You know, we all keep hearing about the importance of original work from agents and editors on Twitter. How it’s important to write what matters to you,  to write a good story. An excellent story. The best story you could ever hope to produce. We are warned against writing for what the market wants yet  if you hit the hashtag #MSWL (Manuscript Wish List) you’re going to see a lot of editors and agents posting about what they’d like in their inboxes. I often scratch my head at that one because it flies in the face of what many other agents and editors suggest you should be doing – like writing original stuff.

We’ve seen a lot of trends come and go over the past few years. One such trend that apparently is on the outs is a genre that affects me and that’s urban fantasy. I’ve lost track of how many tweets I read from Book Expo of America or the London Book Fair – urban fantasy is dead! Zombies are dead! Dystopian is dead! Post-apocalyptic fiction is dead! What everyone wants now is YA contemporary! Send us your stories about sick and dying teens in love that tear at the heart and you might have a shot of grabbing someone’s attention!

There are days when I wonder if publishing knows what the hell it’s doing anymore. A lot of contradictory advice. A big herd mentality. A lot of rumors about what’s selling and what isn’t selling. A lot of this, that and the other thing.

Which makes you wonder when you’re thinking about starting a new project whether you should. Whether it will see the light of day via traditional publishing.

I often wonder whether traditional publishing takes into consideration the sales of self-published books or even if anyone can ascertain the true sales numbers. God knows traditional publishers are very guarded with their sales figures and Amazon sure as hell is. I think we tend to ball park it.

— Data rows —
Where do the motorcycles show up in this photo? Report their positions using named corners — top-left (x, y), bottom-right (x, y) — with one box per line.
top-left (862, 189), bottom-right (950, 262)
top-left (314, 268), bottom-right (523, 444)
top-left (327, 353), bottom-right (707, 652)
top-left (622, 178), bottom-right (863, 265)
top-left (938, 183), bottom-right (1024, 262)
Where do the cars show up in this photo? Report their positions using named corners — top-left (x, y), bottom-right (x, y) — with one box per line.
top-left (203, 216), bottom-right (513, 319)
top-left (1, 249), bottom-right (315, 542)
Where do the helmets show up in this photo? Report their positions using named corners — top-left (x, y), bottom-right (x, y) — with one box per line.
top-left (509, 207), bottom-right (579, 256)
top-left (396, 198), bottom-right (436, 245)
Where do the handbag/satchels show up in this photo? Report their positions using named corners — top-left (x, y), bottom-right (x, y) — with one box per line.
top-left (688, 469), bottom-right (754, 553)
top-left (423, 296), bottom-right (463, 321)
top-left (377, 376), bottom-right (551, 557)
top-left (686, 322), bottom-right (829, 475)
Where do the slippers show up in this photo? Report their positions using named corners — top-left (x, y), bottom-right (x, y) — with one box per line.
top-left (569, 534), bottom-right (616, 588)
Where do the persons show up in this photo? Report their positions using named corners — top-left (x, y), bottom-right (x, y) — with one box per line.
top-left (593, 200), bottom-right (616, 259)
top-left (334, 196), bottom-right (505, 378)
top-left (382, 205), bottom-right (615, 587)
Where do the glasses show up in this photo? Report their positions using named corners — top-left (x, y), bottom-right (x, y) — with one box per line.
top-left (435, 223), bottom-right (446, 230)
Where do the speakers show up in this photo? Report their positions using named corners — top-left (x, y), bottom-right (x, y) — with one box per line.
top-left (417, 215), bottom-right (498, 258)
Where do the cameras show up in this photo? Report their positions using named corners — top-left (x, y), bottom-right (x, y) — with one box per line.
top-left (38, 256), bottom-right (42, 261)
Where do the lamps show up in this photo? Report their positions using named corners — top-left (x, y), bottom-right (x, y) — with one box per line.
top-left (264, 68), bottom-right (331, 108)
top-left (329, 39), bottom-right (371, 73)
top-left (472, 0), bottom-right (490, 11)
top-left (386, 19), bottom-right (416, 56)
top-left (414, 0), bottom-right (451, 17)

— Work to be completed —
Condense the paragraph of the excerpt on publishing trends that opens "We’ve seen a lot of trends come and go" into a short list of its main points. The material has nothing to do with the excerpt on publishing trends.

— Full response —
- Many trends have come and gone over the past few years.
- Urban fantasy, a genre that affects the writer, is apparently on the outs.
- Tweets from Book Expo of America and the London Book Fair declare urban fantasy, zombies, dystopian, and post-apocalyptic fiction dead.
- YA contemporary is now said to be in demand, especially heart-wrenching stories about sick and dying teens in love.